Neurohormonal antagonists are supported by small studies for treating chemotherapy-induced cardiomyopathy, but large trials are needed to establish specific guidelines.
Management of chemotherapy-induced cardiomyopathy currently relies on standard heart failure guidelines and close collaboration between cardiologists and oncologists.

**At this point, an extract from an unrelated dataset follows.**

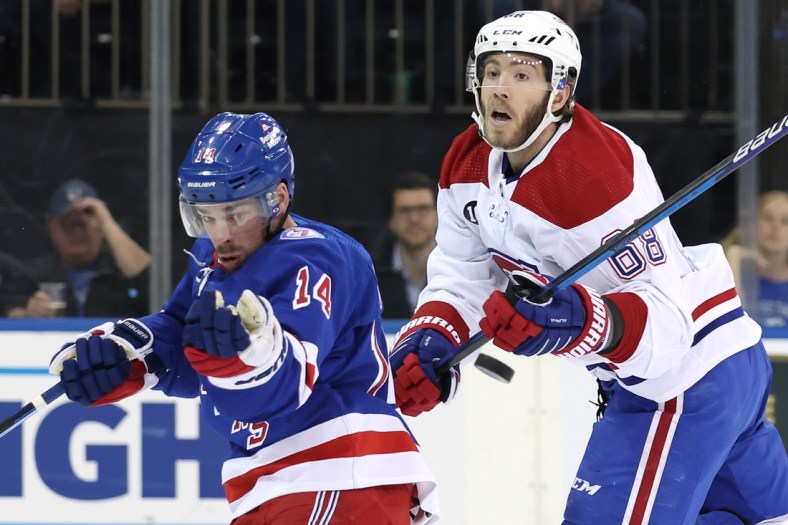 Apr 27, 2022; New York, New York, USA; New York Rangers center Greg McKegg (14) and Montreal Canadiens center Mike Hoffman (68) fight for the puck during the first period at Madison Square Garden. Mandatory Credit: Brad Penner-USA TODAY Sports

Chemotherapy related cardiac dysfunction (CRCD) is a serious complication of anticancer therapy. CRCD can be classified into two types. Type I CRCD is exemplified by anthracyline- induced cardiac dysfunction and type II CRCD is exemplified by trastuzumab- induced cardiac dysfunction. The mechanism of cardiac toxicity in both types is not well defined. Certain risk factors may play a role in developing the cardiac injury, most importantly, the cumulative dose when dealing with anthracycline induced cardiotoxicity. Establishing an early diagnosis and initiating early treatment may be an important step in preventing irreversible cardiac injury especially in type I CRCD. Currently there are no guidelines developed specifically for the treatment of chemotherapy induced cardiomyopathy (CIC), however a few small studies support the use of neurohormonal antagonists in the treatment and prevention of CIC. Large multi- centers trials are needed to establish guidelines for CIC. Until then, we advocate following the American College of Cardiology/ American Heart Association (ACC/AHA) and Heart Failure Society of America (HFSA) guidelines. Additionally, a close collaboration between the patient's cardiologist and oncologist is strongly recommended in order to establish a long term plan for the patient.
Saidi et al. (Tue,) conducted a review in Chemotherapy Induced Cardiomyopathy. Neurohormonal antagonists was evaluated. Neurohormonal antagonists are supported by small studies for treating chemotherapy-induced cardiomyopathy, but large trials are needed to establish specific guidelines.